Depois, o sossego se podemos cognominar assim o interlúdio da viagem, que durou cerca de três horas num céu de brigadeiro. O céu, escuro e solitário, passava a imagem de mistério e silêncio. Vi diversos passageiros dormindo de boca aberta e roncando, mas eu mesmo não consegui pregar os olhos um só instante. Nem Ana. Conversávamos, ríamos, líamos as revistas e deixamos o tempo fluir até, finalmente, já sobre o espaço aéreo de São Paulo, testemunhamos o nascer dos primeiros traços de luz solar ainda incipientes riscando o espaço por entre as nuvens ralas e dando à paisagem difusa um grandioso ar de aquarela sendo pintada por mãos peritas no assunto. Cada pincelada colorida acrescentada deixava entrever a grandiosidade e o esplendor da aurora vislumbrada acima das nuvens, o seu impacto sobre nossas emoções, a beleza de sua mágica fascinação. Depois, como gran finalle, a magnitude do sol arredondando-se majestoso e formando o seu império estelar à medida que o dia abria os olhos e se retorcia de preguiça para reiniciar a rotina da vida em nossa Via Láctea. Quando pousamos no aeroporto de Guarulhos o amanhecer sorria feliz com as dezenas de fotos que tiramos a dois mil metros de altura. O sol, então, mostrou-se todo faceiro e petulante fazendo poses para nossos instantâneos. A primeira etapa de nossa viagem estava concluída.

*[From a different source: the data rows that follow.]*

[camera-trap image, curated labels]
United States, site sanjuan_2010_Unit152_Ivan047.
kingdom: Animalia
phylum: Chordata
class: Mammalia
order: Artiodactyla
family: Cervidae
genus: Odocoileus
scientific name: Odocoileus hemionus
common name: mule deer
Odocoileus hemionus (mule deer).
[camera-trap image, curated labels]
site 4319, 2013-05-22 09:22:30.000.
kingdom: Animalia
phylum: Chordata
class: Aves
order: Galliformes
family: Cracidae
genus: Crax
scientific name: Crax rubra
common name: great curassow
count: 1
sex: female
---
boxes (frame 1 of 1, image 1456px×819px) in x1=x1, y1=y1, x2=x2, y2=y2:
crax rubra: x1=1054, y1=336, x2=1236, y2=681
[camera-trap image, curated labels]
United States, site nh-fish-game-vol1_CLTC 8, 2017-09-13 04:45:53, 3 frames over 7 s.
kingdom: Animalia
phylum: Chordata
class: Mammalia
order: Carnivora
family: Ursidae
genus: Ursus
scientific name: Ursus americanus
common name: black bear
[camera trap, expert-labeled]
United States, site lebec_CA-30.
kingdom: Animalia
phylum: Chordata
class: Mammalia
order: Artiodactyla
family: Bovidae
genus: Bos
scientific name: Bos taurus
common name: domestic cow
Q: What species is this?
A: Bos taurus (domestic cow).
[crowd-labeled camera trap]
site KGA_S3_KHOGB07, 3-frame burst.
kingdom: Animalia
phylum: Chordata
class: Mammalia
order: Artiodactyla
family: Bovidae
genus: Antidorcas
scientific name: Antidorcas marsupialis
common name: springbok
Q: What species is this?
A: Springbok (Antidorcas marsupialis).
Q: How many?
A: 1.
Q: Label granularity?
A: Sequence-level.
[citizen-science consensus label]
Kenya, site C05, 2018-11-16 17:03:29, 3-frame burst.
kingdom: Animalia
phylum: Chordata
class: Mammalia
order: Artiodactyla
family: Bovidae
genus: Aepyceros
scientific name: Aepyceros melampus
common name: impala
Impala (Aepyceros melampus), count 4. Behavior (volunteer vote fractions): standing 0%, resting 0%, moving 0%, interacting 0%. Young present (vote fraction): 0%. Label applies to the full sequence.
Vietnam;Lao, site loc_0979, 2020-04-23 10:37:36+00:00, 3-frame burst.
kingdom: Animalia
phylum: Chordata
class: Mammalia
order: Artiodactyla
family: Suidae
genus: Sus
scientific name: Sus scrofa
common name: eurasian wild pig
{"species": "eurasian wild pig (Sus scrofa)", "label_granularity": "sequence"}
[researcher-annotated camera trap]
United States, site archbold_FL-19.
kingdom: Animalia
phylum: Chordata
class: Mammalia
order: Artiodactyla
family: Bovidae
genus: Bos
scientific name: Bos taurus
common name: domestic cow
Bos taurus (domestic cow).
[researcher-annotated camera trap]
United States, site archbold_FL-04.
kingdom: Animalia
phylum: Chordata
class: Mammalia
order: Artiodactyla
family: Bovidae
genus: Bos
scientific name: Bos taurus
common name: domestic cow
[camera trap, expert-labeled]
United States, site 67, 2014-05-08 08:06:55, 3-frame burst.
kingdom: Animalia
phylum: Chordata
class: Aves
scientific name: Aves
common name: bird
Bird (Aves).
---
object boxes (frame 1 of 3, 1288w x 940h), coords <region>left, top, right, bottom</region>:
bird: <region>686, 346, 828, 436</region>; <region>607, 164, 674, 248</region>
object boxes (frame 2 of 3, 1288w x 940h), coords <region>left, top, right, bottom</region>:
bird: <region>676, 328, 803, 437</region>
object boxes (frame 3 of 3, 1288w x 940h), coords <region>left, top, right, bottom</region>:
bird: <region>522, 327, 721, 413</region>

Restava, como de fato assim ocorreu, enfrentar o congestionamento no corredor do avião, esperar a abertura da porta na despressurização da aeronave e, lentamente, na balbúrdia das bagagens sendo retiradas do compartimento acima de nós, descer as escadas e correr para os ônibus que nos transportaram até o salão de desembarque ou, como era o nosso caso, adentrar o corredor que levava à conexão para o reembarque sofrendo a tortura de ter que tirar casado, celular, bagagem de mão, moedas e outras bugigangas para não ser barrado pelo detector de metal. Em determinada ocasião, uma mulher quase tirou a roupa por causa da sirene tocando todas as vezes que ela tentava ultrapassar o detector. Muitas vezes o problema é causado por alguma moeda renitente escondida no fundo do bolso ou em qualquer lugar esquecido da roupa.



Bom, conseguimos ultrapassar mais esse obstáculo e fomos para a última e ampla sala de espera da viagem, um espaçoso e comprido corredor a perder de vista. Eram em torno de sete horas da manhã e já estava mais que na hora do desjejum. Ali mesmo havia uma lanchonete, fomos servidos, pagamos e nos aboletamos para a espera até sermos chamados ao embarque no avião para Curitiba. Mas não nos acomodamos o tempo todo, caminhamos para lá e para cá, fotografamos à beça, acessamos a internet via notebook e, quando menos demos por isso, uma voz impessoal no alto-falante anunciou que era nossa vez de embarcar.